### GIVEN INSTRUCTION
Turn every line of the items below into a numbered list, skipping the blank lines.
** begin LISTING **
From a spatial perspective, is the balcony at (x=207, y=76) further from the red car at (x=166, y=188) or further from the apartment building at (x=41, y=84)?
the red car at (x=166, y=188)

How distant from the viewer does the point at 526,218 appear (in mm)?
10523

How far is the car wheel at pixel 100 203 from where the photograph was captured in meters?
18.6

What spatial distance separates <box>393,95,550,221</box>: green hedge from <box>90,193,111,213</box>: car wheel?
** end LISTING **
### TASK RESPONSE
1. From a spatial perspective, is the balcony at (x=207, y=76) further from the red car at (x=166, y=188) or further from the apartment building at (x=41, y=84)?
2. the red car at (x=166, y=188)
3. How distant from the viewer does the point at 526,218 appear (in mm)?
4. 10523
5. How far is the car wheel at pixel 100 203 from where the photograph was captured in meters?
6. 18.6
7. What spatial distance separates <box>393,95,550,221</box>: green hedge from <box>90,193,111,213</box>: car wheel?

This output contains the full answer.